Pada era 80-an Amerika Serikat (AS) berhasil membujuk pemerintah
negara-negara Arab dan negara-negara berpenduduk muslim lainnya seperti
Indonesia dan Malaysia untuk mendukung perjuangan rakyat Afganistan
melawan pasukan pendudukan Uni Soviet (yang merupakan musuh ideologis AS
dalam era perang dingin), dengan slogan untuk membentengi agama Islam
dan umat Islam dari gempuran komunis. Selama pendudukan Uni
Soviet di Afganistan, mereka dipuji, disanjung, dielu-elukan, lantaran
misi mulia dan sakral yang memiliki dasar legitimasi keagamaan sangat
kuat berada di pundak mereka. Inilah jihad mengusir pasukan tak bertuhan
(komunis) dari negeri Islam. Pemerintah dan umat Islam mendukung secara
moral, politik, dan finansial keberangkatan para Mujahidin ke
Afganistan. Bahkan sejumlah pemerintah negara Arab terlibat langsung
mengatur dan mengoordinir perjalanan mereka ke Afganistan.
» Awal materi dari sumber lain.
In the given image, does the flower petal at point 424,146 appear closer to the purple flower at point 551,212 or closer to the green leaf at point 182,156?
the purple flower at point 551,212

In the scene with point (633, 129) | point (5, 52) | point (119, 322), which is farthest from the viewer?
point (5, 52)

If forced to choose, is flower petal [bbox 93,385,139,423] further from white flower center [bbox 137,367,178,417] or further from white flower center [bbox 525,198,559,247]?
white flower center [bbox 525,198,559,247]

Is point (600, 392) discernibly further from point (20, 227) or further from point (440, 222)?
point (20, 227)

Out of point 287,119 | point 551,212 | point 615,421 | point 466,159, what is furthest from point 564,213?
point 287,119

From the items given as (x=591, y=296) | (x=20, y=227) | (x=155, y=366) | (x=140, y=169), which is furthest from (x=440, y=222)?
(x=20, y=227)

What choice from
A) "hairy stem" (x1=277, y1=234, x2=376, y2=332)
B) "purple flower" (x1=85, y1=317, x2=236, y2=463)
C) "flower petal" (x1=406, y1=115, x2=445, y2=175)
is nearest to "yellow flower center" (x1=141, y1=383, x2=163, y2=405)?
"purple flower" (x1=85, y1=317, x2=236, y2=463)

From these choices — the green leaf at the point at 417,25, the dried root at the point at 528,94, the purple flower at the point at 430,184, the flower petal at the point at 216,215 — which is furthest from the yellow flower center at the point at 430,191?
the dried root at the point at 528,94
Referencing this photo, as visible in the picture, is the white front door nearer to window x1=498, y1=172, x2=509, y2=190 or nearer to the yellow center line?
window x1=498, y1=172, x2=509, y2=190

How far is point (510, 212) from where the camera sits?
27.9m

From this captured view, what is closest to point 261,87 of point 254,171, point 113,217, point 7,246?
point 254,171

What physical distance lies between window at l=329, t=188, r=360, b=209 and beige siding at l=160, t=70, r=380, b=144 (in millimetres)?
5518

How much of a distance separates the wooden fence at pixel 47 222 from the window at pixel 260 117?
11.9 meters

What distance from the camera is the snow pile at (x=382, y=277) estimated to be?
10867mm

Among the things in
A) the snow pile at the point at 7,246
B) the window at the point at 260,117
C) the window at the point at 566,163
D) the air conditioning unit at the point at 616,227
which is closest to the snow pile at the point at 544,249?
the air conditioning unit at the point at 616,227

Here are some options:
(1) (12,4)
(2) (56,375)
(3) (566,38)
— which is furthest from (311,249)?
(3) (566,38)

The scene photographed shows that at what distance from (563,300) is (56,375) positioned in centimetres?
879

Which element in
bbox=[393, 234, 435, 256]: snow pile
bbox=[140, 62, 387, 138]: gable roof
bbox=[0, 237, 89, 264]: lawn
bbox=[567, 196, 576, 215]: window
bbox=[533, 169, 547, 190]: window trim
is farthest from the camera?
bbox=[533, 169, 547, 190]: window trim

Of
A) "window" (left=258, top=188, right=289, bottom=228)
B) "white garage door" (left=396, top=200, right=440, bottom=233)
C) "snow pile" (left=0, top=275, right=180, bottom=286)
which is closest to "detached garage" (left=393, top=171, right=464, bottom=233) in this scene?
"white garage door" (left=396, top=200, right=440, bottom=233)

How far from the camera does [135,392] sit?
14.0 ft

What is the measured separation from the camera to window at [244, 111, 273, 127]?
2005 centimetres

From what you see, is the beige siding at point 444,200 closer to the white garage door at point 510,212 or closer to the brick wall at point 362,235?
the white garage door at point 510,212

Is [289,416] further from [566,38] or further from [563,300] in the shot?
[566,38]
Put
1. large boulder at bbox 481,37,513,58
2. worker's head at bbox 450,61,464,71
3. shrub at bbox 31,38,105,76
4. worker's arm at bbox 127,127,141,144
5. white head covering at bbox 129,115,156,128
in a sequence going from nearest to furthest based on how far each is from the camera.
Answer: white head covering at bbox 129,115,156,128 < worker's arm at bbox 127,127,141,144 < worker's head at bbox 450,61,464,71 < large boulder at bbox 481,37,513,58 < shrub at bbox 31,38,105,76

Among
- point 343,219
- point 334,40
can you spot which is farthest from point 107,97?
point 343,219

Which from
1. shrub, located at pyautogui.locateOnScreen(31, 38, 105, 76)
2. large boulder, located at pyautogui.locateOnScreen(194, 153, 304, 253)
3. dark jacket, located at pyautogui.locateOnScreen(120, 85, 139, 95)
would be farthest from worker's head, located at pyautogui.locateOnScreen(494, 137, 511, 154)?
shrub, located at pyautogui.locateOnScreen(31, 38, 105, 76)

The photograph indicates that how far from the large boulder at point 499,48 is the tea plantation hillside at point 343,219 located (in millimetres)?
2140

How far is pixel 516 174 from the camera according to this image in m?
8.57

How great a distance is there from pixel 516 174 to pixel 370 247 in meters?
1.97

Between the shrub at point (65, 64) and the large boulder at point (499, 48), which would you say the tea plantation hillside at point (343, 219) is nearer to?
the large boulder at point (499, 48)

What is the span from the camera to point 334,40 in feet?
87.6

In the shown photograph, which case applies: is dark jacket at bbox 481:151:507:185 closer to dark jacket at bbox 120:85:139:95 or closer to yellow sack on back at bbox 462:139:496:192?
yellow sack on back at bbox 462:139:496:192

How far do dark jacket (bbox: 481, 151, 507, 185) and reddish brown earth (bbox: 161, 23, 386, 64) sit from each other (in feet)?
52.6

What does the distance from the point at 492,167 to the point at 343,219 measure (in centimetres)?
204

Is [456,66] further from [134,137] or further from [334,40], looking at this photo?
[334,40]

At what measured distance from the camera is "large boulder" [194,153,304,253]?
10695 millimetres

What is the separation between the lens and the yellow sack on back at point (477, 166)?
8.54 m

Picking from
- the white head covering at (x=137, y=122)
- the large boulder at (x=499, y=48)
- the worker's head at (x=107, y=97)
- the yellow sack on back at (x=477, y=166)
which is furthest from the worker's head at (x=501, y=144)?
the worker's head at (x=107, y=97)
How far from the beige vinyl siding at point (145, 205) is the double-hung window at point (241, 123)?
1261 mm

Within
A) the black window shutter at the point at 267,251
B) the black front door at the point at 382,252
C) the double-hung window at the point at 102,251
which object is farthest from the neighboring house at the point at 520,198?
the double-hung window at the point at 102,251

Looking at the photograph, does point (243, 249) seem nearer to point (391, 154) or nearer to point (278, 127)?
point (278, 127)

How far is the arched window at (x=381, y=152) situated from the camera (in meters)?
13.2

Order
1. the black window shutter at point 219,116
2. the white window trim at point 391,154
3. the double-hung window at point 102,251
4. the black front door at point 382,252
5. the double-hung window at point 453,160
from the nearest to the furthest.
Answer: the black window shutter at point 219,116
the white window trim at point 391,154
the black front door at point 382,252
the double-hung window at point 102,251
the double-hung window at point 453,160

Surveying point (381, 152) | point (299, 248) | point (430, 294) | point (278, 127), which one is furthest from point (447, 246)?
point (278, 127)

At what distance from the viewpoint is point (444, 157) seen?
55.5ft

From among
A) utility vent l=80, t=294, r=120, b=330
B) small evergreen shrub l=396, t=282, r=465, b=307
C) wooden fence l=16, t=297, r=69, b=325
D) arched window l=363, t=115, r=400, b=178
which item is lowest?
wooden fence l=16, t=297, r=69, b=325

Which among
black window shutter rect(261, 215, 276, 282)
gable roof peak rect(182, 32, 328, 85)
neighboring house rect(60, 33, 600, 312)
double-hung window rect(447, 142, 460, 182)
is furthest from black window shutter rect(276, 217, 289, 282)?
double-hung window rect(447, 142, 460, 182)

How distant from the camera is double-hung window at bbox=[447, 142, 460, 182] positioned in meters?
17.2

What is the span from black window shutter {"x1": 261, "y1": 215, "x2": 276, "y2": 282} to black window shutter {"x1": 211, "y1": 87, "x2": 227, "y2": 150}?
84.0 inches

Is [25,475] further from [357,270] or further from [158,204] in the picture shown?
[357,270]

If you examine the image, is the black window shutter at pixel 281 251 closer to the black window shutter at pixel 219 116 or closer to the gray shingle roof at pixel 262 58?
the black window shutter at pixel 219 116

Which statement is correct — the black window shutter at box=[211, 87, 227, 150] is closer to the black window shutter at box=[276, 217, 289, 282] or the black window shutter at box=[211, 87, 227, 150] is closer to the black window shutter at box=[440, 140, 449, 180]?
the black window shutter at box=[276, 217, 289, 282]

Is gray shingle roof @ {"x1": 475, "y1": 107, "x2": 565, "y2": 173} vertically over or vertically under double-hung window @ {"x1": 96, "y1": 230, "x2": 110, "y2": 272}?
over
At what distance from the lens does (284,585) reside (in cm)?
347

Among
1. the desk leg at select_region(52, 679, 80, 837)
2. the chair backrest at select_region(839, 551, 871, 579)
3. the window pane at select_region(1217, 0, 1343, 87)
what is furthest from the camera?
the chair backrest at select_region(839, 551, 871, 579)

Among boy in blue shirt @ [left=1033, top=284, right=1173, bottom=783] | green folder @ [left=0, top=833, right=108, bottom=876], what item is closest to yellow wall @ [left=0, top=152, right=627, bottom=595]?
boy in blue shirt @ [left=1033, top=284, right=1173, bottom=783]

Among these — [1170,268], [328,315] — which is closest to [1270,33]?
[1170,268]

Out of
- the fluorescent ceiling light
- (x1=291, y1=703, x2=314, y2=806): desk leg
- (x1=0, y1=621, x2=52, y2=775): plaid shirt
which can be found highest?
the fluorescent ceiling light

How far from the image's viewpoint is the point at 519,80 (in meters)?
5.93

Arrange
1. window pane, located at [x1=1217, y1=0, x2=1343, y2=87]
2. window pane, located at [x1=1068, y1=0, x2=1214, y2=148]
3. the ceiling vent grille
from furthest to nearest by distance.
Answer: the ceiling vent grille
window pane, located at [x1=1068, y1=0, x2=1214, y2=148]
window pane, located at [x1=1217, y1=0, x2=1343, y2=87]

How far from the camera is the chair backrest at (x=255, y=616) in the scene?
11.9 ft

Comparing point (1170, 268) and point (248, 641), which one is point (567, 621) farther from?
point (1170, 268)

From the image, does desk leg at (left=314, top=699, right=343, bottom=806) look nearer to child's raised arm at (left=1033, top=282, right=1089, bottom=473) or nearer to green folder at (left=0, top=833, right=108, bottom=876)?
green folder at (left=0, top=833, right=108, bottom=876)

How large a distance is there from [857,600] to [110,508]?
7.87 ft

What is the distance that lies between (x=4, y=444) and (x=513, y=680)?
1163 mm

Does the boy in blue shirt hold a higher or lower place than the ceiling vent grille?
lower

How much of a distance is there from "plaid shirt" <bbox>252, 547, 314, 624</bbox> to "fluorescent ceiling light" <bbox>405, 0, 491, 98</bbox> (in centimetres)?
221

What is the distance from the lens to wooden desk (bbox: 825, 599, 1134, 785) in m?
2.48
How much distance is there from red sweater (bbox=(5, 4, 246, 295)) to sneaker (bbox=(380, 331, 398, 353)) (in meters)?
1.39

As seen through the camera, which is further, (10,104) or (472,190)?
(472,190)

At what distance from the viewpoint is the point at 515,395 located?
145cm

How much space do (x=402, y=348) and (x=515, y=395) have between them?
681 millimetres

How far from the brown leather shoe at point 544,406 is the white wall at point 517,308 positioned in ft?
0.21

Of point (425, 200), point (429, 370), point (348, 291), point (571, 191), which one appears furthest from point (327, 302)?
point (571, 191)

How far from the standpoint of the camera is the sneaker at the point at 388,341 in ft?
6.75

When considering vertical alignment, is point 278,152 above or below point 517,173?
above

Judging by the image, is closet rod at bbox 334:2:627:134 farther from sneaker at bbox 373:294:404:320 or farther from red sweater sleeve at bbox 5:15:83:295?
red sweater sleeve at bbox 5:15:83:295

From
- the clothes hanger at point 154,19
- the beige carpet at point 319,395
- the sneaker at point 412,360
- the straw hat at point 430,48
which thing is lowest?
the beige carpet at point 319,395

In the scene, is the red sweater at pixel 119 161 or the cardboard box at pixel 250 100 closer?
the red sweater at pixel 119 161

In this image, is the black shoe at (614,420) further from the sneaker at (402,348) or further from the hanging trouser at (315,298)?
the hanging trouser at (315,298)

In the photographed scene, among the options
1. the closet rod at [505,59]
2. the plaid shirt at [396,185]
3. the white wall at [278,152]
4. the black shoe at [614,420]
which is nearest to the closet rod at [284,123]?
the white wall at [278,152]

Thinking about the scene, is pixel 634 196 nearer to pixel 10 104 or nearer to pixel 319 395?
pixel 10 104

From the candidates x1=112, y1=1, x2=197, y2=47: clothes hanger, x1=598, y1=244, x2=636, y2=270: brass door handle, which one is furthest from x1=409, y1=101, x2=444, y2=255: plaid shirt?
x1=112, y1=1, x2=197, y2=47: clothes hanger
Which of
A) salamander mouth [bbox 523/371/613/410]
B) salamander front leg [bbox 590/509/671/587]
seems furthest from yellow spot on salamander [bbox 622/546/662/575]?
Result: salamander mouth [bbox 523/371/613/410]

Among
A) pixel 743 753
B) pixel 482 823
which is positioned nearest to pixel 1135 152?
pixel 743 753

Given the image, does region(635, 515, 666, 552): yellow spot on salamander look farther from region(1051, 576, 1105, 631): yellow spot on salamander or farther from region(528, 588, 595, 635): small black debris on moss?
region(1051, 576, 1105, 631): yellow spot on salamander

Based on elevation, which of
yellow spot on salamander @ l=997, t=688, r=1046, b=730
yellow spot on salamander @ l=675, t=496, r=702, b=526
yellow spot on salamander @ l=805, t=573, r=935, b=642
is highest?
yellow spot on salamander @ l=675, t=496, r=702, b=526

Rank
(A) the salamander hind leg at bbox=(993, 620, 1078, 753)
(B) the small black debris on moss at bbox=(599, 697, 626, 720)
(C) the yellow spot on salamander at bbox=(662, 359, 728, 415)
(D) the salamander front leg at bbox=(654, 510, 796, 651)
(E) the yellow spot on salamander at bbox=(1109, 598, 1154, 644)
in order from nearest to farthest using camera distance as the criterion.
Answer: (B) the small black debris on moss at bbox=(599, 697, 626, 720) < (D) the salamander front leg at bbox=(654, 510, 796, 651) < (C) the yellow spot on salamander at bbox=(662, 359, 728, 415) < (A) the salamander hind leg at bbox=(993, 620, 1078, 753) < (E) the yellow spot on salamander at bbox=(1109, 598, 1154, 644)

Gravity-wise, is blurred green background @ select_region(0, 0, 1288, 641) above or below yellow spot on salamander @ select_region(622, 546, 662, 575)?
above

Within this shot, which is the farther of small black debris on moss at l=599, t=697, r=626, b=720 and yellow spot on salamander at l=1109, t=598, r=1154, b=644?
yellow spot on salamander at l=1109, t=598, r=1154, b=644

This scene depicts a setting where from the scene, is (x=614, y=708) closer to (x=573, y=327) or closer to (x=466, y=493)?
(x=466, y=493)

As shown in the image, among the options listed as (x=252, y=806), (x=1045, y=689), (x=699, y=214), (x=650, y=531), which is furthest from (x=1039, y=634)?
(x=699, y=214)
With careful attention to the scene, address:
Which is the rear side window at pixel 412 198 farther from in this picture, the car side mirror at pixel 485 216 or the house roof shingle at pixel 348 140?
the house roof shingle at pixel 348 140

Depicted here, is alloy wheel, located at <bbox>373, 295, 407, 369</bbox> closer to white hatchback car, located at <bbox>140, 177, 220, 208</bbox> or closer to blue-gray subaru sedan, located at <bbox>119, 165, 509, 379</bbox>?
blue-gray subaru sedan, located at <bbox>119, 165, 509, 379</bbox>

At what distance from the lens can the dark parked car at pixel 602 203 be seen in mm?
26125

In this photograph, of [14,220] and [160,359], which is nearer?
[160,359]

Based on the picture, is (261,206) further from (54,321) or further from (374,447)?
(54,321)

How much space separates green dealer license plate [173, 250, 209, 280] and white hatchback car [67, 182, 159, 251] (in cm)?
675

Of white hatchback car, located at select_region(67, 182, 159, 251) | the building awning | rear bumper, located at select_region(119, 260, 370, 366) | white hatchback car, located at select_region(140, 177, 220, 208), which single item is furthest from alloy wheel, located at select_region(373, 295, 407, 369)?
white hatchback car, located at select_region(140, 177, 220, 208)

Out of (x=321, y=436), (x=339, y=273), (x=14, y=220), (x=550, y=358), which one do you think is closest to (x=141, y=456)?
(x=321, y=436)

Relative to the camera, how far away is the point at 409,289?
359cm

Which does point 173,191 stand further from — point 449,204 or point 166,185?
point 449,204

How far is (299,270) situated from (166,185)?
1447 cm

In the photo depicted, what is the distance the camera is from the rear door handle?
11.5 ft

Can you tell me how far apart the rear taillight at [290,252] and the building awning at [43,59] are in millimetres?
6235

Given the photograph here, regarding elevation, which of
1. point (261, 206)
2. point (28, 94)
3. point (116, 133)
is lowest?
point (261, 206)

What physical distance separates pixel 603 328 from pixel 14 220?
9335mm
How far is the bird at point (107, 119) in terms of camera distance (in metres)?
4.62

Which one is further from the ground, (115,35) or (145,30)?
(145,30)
Presiden Mesir Anwar Sadat-dengan dorongan Amerika Serikat dan atas
restu Presiden Pakistan Zia ul Haq saat itu-tercatat berperan besar bagi
pembentangan jalan hijrahnya ribuan aktivis Islam dari Mesir ke
Pakistan dan Afganistan. Presiden Zia ul Haq pun bekerja sama dengan CIA
membangun kamp-kamp latihan militer bagi Afgan Al Arab di Kota Peshawar
(Pakistan) dan sekitarnya, sebelum mereka diterjunkan dalam pertempuran
di Afganistan.
Akan tetapi, setelah pasukan Uni Soviet
hengkang dari Afganistan tahun 1989, AS ternyata mengkhianati Muahidin
dan sama sekali tidak memberi penghargaan atas jasa para Mujahidin
mengalahkan musuh ideologis AS. Para Mujahidin juga bak kehilangan
induk, setelah tewasnya Presiden Pakistan Zia ul Haq yang dikenal banyak
memberi perlindungan terhadap kaum Mujahidin.
Menurut
penuturan salah seorang pemimpin Mujahidin, Abdurrasul Sayyaf, CIA mulai
berusaha membunuh Presiden Zia ul Haq, Osama bin Laden, dan Sheikh
Abdullah Azzam, tatkala ada gejala kekalahan Uni Soviet di Afganistan.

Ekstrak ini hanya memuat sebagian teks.